§ **DOCUMENT EXTRACT**:
==*==

In 2003, Promethean and SMART Technologies were the hottest names in education technology. Their interactive whiteboards were going to revolutionize teaching. Federal funding flowed in. School boards approved purchases. Hundreds of thousands of installations went into classrooms across North America and Europe. By 2010, the smart board was the most aggressive ed-tech rollout since the personal computer.
Walk into a classroom today and look at the smart board on the wall. There’s a good chance it’s powered off. There’s a better chance it’s being used as a regular projector. There’s a near-certain chance it’s not being used the way it was sold.
This isn’t a story about bad technology. The hardware mostly worked. It’s a story about a much harder problem — the gap between what gets adopted and what gets used. That gap is where most ed-tech investment dies, and the reasons it dies are reasons we are about to make again with AI.
What actually happened with interactive whiteboards
The pitch was compelling. Replace the chalkboard with a touch-sensitive surface. Teachers can prepare interactive lessons that students engage with directly. Math becomes manipulable, science becomes visual, language becomes multimedia. The board records what’s drawn on it, can be shared with absent students, can be revisited next class.
The reality was different. Teachers received the boards but rarely received the training to use them well. The interactive lesson software was clunky and required hours of preparation per lesson. The hardware required calibration, maintenance, and a specific projector position that often conflicted with classroom layouts. Younger teachers adopted faster than older ones, but even the early adopters tended to plateau at using maybe 20% of the board’s intended functionality.
By 2015, research papers were starting to ask the uncomfortable question: did smart boards actually improve learning outcomes? The answers were almost uniformly equivocal. Some studies showed modest gains. Many showed none. A few showed slight negatives. None showed the transformative effects that had justified the spending.

==*==

§ **INPUT MATERIAL**:
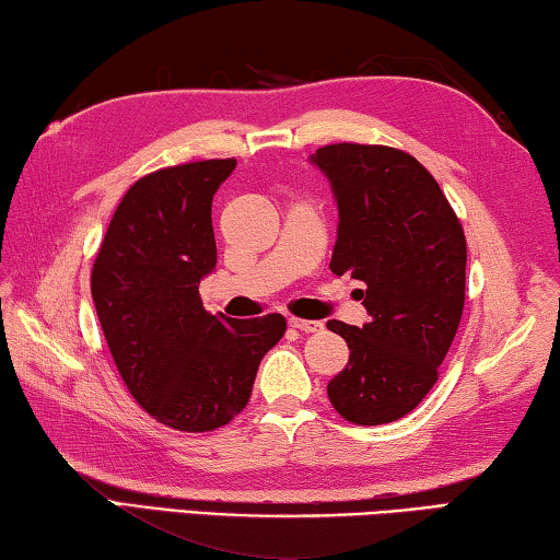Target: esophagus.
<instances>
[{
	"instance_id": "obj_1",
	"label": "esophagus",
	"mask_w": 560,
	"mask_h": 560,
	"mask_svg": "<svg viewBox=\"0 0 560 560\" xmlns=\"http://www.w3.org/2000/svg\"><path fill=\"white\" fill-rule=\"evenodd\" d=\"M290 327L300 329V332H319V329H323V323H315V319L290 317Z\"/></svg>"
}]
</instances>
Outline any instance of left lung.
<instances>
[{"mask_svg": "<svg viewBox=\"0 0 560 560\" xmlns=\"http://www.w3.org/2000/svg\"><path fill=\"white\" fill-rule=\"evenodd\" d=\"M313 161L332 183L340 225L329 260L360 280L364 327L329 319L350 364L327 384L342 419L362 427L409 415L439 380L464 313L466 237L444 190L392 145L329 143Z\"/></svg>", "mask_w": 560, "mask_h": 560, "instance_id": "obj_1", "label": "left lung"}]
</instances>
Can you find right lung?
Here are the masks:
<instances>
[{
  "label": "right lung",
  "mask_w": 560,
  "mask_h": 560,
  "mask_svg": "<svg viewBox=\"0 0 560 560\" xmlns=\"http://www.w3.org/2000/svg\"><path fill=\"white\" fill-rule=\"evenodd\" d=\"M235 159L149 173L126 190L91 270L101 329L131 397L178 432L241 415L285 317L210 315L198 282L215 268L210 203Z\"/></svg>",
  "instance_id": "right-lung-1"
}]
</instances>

==*==

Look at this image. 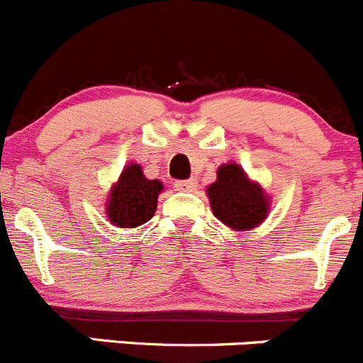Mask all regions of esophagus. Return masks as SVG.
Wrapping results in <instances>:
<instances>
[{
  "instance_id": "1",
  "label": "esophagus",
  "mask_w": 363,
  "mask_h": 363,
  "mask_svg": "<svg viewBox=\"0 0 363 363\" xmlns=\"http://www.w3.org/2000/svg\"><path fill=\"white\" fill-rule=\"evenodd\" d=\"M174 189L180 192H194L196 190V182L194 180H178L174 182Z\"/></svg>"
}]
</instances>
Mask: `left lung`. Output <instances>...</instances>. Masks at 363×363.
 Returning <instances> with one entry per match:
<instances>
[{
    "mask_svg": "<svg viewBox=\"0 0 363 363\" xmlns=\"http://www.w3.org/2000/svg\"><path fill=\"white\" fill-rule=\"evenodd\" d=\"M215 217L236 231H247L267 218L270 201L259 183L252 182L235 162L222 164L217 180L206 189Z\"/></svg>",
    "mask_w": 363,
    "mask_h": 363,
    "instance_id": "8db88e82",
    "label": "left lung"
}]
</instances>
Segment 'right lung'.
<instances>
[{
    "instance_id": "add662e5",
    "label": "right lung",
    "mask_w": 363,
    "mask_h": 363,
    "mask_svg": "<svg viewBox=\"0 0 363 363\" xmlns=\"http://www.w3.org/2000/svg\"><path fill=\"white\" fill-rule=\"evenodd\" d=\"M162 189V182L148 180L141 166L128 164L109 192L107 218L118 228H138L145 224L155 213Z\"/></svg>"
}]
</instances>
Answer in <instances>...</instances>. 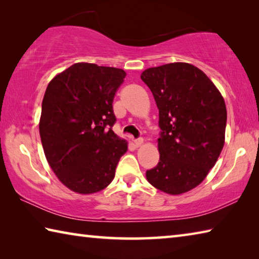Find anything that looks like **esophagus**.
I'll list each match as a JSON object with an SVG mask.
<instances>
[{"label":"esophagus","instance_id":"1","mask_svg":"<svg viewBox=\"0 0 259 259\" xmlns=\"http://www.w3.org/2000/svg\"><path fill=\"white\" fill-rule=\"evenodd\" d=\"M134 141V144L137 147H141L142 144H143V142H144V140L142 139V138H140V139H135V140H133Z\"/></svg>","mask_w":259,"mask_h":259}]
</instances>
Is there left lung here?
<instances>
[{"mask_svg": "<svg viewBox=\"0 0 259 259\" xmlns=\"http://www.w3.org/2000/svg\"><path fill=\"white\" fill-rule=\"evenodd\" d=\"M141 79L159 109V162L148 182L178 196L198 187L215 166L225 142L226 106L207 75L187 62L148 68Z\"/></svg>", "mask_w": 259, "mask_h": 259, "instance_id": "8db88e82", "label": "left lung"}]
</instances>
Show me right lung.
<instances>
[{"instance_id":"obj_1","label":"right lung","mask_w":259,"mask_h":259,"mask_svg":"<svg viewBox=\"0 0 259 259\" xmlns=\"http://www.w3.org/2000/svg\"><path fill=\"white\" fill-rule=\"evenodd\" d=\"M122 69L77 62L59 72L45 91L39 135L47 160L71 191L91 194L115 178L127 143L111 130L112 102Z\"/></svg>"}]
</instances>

==*==

§ **TASKS TO CARRY OUT**:
a. Rewrite the rows between the lines holding "Target: esophagus." and "159L149 173L126 190L91", inclusive, changing "left lung" to "left pulmonary lobe" and keeping everything else the same. Leave the pictures out.
b. Carry on the essay about interactive whiteboards in schools from its final sentence.

§ **OUTPUTS FOR THE TASKS**:
a.
Target: esophagus.
<instances>
[{
	"instance_id": "obj_1",
	"label": "esophagus",
	"mask_w": 560,
	"mask_h": 560,
	"mask_svg": "<svg viewBox=\"0 0 560 560\" xmlns=\"http://www.w3.org/2000/svg\"><path fill=\"white\" fill-rule=\"evenodd\" d=\"M290 327L300 329V332H319V329H323V323H315V319L290 317Z\"/></svg>"
}]
</instances>
Outline any instance of left pulmonary lobe.
<instances>
[{"mask_svg": "<svg viewBox=\"0 0 560 560\" xmlns=\"http://www.w3.org/2000/svg\"><path fill=\"white\" fill-rule=\"evenodd\" d=\"M313 161L332 183L340 225L329 260L360 280L364 327L329 319L350 364L327 384L342 419L362 427L409 415L439 380L464 313L466 237L444 190L392 145L329 143Z\"/></svg>", "mask_w": 560, "mask_h": 560, "instance_id": "obj_1", "label": "left pulmonary lobe"}]
</instances>
Can you find right lung?
Here are the masks:
<instances>
[{
  "label": "right lung",
  "mask_w": 560,
  "mask_h": 560,
  "mask_svg": "<svg viewBox=\"0 0 560 560\" xmlns=\"http://www.w3.org/2000/svg\"><path fill=\"white\" fill-rule=\"evenodd\" d=\"M235 159L149 173L126 190L91 270L101 329L131 397L178 432L241 415L285 317L210 315L198 282L215 268L210 203Z\"/></svg>",

b.
The dollar figures are sobering. Estimates of total spending on interactive whiteboards globally between 2000 and 2015 ranged into the tens of billions. Most of that spending produced classrooms that look superficially modernized and function essentially the same way they did before.
The five lessons from the smart board era
The reasons the smart board adoption failed are well-studied, and they’re directly applicable to any new technology being deployed in K–12 today. AI specifically. Here are five.
Lesson one: training was an afterthought. Districts bought the hardware and assumed the training would happen organically. It didn’t. Most teachers received a one-day overview at the time of installation and never received follow-up. The fancy features that justified the purchase price went unused because nobody had the time or the structure to learn them. The same pattern is forming with AI today — districts are buying licenses for AI products and assuming teachers will figure them out. They mostly won’t, not because they can’t, but because nobody is creating the time and structure for them to.
Lesson two: the change-management cost was hidden in the purchase price. A smart board cost five to seven thousand dollars in 2008. Schools budgeted for that cost. They did not budget for the curriculum redesign, the lesson plan adaptation, the IT support contract, or the inevitable replacement when the hardware failed. The total cost of ownership was at least double what districts actually spent. The same dynamic is going to play out with AI — the license cost is the smallest line item. The cost of changing how teachers teach is the actual cost.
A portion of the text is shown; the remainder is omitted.